Maya durmió durante el viaje, pero a él no le molestó; entre Aviñón y Les Baux el paisaje se reducía a feos edificios industriales diseminados por la polvorienta planicie. Despertó justo en el momento oportuno, cuando él avanzaba con dificultad por la carretera estrecha y sinuosa que trepaba por un reborde de los Alpilles y llevaba hasta la antigua villa en lo alto de la colina. Aparcó en el espacio destinado a los coches y subieron a pie hasta el pueblo. Era evidente que lo habían dispuesto así pensando en los turistas, pero la calle curva de la pequeña localidad estaba muy tranquila, como abandonada, y era muy pintoresca. Todo estaba cerrado, el pueblo parecía dormir. En la última revuelta de la carretera se cruzaba un terreno despejado semejante a una plaza irregular e inclinada, y más allá asomaban las protuberancias de caliza de la colina, en las que antiguos ermitaños habían excavado cuevas para resguardarse de los sarracenos y demás peligros del mundo medieval. En el sur, el Mediterráneo centelleaba como una lámina de oro. La roca era amarillenta, y cuando un tenue velo de nubes broncíneas apareció en el cielo occidental, la luz adquirió un matiz ambarino metálico, como si estuviesen inmersos en un gel añejo.

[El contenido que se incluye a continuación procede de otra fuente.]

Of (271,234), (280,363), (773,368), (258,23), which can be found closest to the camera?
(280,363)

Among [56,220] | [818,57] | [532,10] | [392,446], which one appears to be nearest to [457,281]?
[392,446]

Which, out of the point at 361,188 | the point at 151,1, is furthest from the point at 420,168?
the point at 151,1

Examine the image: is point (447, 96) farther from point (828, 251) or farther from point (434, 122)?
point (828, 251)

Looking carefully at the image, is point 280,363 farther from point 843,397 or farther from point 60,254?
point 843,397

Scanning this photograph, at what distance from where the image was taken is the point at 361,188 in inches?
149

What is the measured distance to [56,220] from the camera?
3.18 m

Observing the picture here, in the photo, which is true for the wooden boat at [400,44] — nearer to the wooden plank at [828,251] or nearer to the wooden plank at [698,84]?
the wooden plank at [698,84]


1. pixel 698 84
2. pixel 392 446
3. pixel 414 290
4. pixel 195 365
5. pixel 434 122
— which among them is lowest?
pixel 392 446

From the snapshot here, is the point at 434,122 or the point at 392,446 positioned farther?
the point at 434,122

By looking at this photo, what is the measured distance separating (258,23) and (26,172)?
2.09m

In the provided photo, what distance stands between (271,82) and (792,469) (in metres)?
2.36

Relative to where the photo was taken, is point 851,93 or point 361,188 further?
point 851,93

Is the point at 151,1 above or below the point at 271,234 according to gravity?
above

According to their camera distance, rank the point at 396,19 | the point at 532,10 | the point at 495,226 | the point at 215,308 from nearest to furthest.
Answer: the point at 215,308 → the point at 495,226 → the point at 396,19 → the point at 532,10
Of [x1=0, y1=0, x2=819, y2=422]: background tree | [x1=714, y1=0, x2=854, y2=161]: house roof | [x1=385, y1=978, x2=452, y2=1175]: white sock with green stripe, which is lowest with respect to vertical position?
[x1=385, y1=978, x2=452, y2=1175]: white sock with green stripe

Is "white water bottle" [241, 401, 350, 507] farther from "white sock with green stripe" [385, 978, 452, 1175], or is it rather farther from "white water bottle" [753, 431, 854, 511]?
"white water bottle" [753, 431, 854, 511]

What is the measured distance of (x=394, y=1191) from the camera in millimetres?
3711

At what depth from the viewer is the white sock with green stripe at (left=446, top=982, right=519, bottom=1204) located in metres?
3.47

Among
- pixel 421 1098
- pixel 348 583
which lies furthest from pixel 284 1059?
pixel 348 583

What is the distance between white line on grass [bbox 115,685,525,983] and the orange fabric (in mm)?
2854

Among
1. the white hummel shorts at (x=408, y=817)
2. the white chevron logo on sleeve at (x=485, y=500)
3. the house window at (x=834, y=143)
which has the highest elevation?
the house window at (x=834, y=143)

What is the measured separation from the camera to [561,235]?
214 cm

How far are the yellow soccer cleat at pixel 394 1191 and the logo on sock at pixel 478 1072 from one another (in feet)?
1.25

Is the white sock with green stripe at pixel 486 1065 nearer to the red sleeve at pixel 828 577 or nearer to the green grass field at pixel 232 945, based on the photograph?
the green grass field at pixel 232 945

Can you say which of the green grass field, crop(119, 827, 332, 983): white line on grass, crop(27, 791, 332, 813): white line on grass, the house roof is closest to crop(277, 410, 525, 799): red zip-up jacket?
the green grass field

Gatearon de una cámara a otra, maravillados de su pequeñez.

—Es como la madriguera de un perrillo de las praderas —comentó Maya asomándose a una pequeña cueva escuadrada—. Como en la Colina Subterránea.

Regresaron a la plaza inclinada, sembrada de pedruscos de caliza, y se detuvieron a contemplar el resplandor mediterráneo. Michel señaló el fulgor más claro de la Camarga.

—Antes sólo se veía una pequeña porción de agua. —La luz viró a un tono oscuro de albaricoque y tuvieron la sensación de que la colina era una fortaleza sobre el ancho mundo, sobre el tiempo. Maya le pasó un brazo por la cintura y lo estrechó, temblando.— Es precioso. Pero yo no podría vivir aquí, está demasiado expuesto.